Virginia governor vetoes ‘religious exemption’ bill

Gov. Terry McAuliffe has vetoed a bill which he said would legalize discrimination against same-sex couples in the Commonwealth.

“Although couched as a ‘religious freedom’ bill, this legislation is nothing more than an attempt to stigmatize,” said McAuliffe in a statement sent out following a live veto on the DC News radio station WTOP.

SB 41, sponsored by Sen. Carrico (R-40), aimed to stop the government from fining anyone who solemnizes a marriage or provides a services associated with weddings in a religious capacity if they denied the services to a same-sex couple because of their “sincerely held religious belief or moral conviction that marriage is or should be recognized as the union of one man and one woman.”

“Any legitimate protections afforded by Senate Bill 41 are duplicative of the First Amendment to the Constitution of the United States;” wrote McAuliffe, who also pointed to Virginia’s long-held Religious Freedoms Act religious organizations like priests and churches are already allowed to deny services if it violates their beliefs.

“Any additional protections are styled in a manner that prefers one religious viewpoint—that marriage can only validly exist between a man and a woman—over all other viewpoints,” he said. “Such a dynamic is not only unconstitutional, it equates to discrimination under the guise of religious freedom.”

Activists groups are already celebrating the veto. The folks at Equality Virginia had been fighting Carrico’s bill since day one and applauded McAuliffe’s action today.

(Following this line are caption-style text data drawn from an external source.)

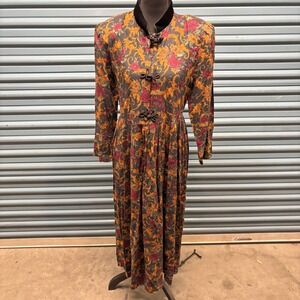 Vintage Kathie Lee Floral Dress Velvet Trim Asian Style Size 8‎ Rayon Blend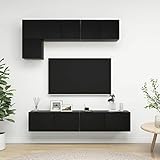 ZEYUAN 5-TLG. TV-Schrank-Set, Anbauwand Wohnzimmer, Wohnwand Wohnzimmer, Schrankwand Wohnzimmer, Wohnzimmer Wand, Schwarz Holzwerkstoff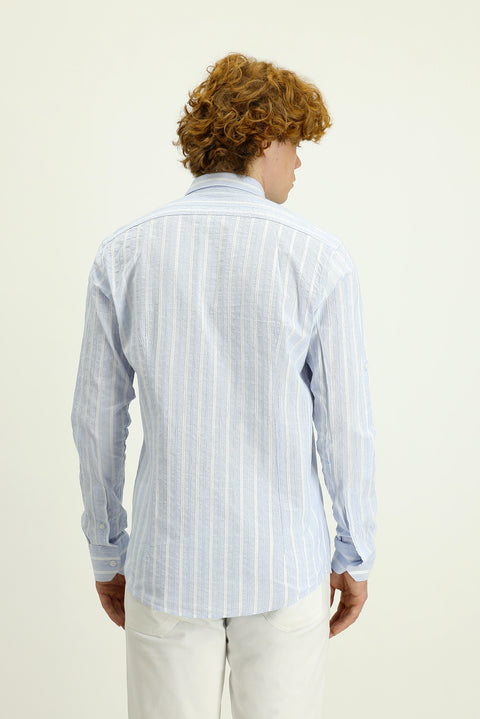 Light Blue Long Sleeve Slim Fit Striped Cotton Sport Shirt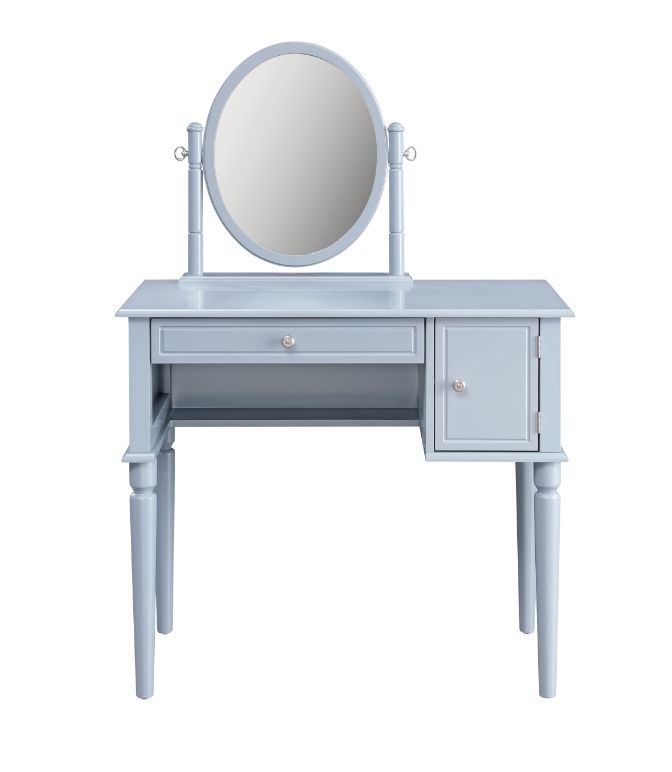 Rabila Cream Fabric & Gray Finish Vanity Desk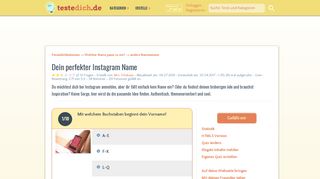 
                            6. Dein perfekter Instagram Name - Teste Dich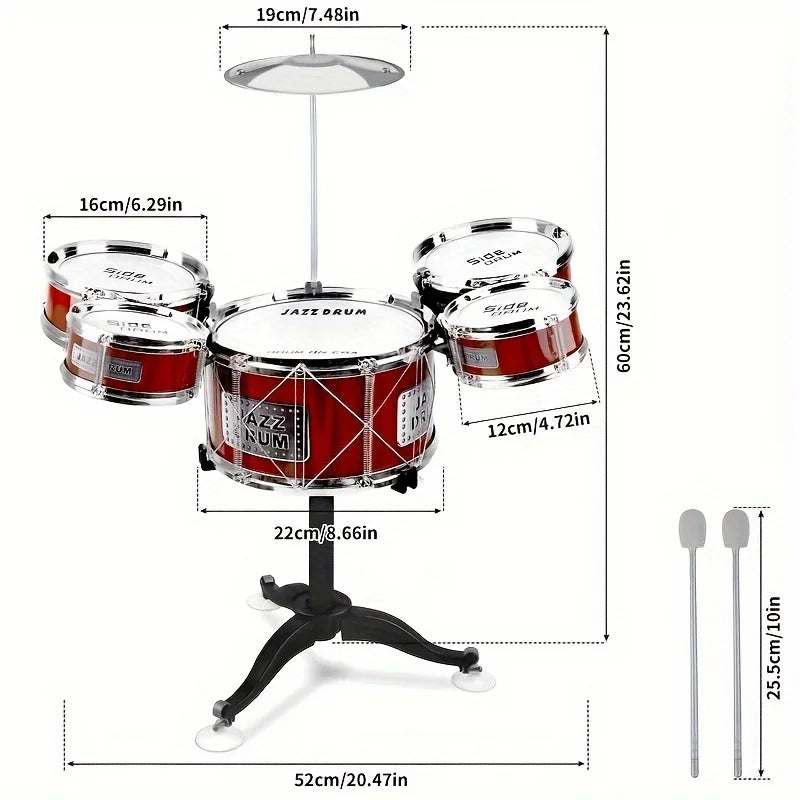 Kids Musical Drum Set for 4y+ – 5-Piece Jazz Drum Kit with Stool, Cymbal, and Drumsticks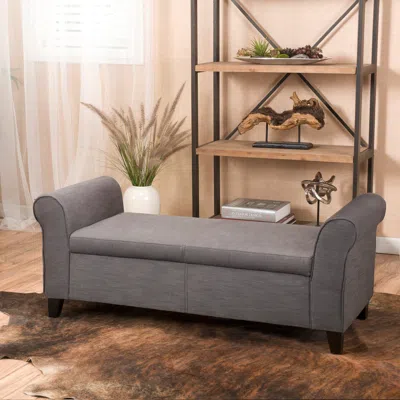 Streamdale Furniture Streamdale Upholstered Storage Bench With Rolled Arms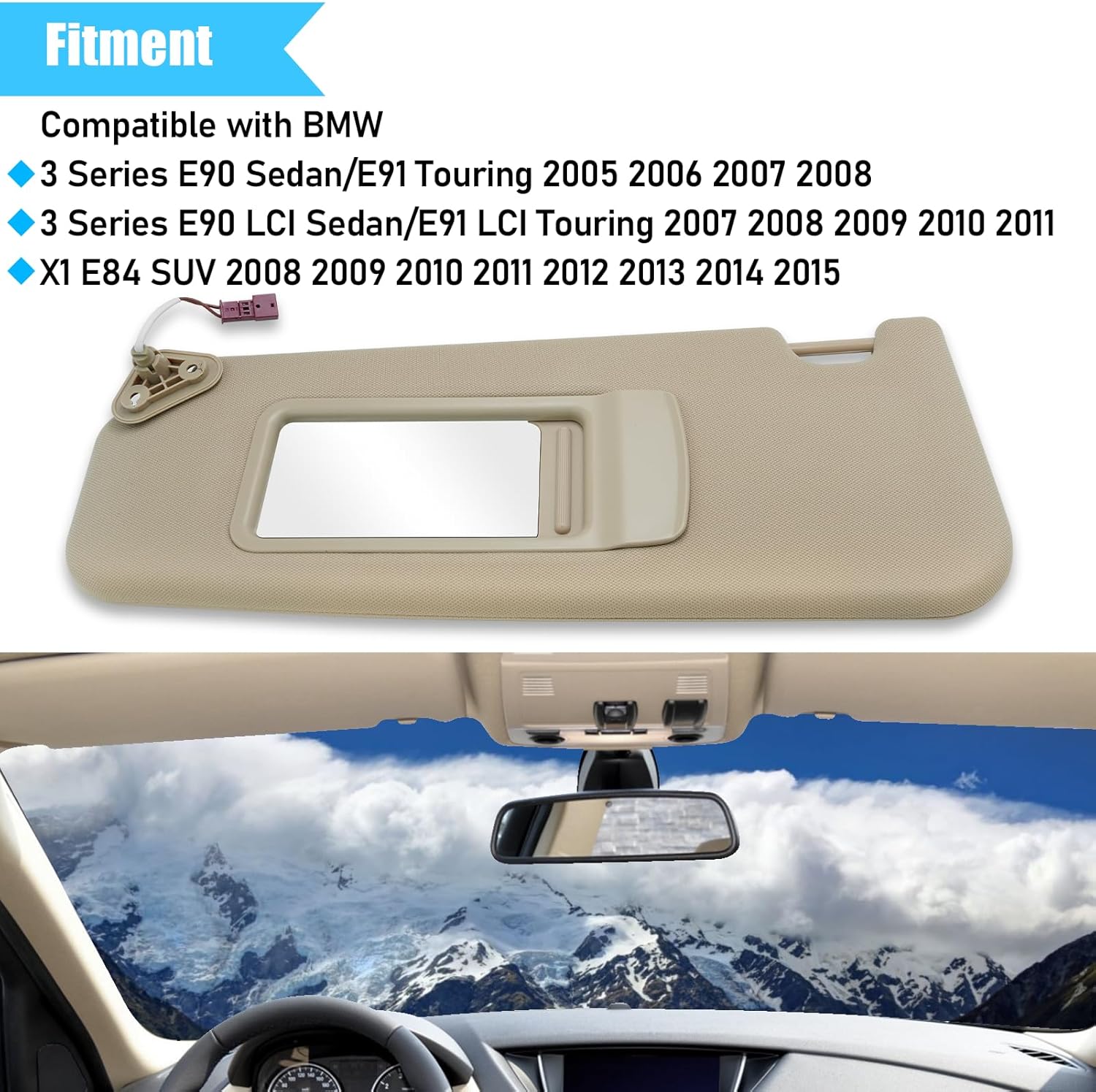 BMW 3 Series & X1 Sun Visor (E90. E91. E84) 2005-2015 | Beige. Left | YDSSTORE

“Senator Carrico’s bill sought to blatantly and directly discriminate against gay and lesbian couples and families under the guise of religious freedom,” said James Parrish, Executive Director of Equality Virginia. ”We are thankful to have a governor opposing this and working to make Virginia more open and welcoming for everyone, not less.”

According to EV, SB 41 was one of nine discriminatory bills filed during Virginia’s 2016 General Assembly targeting LGBTQ. Parrish noted it was the most he’s seen since he’s been involved in LGBTQ issues, and called the attacks “unprecedented.”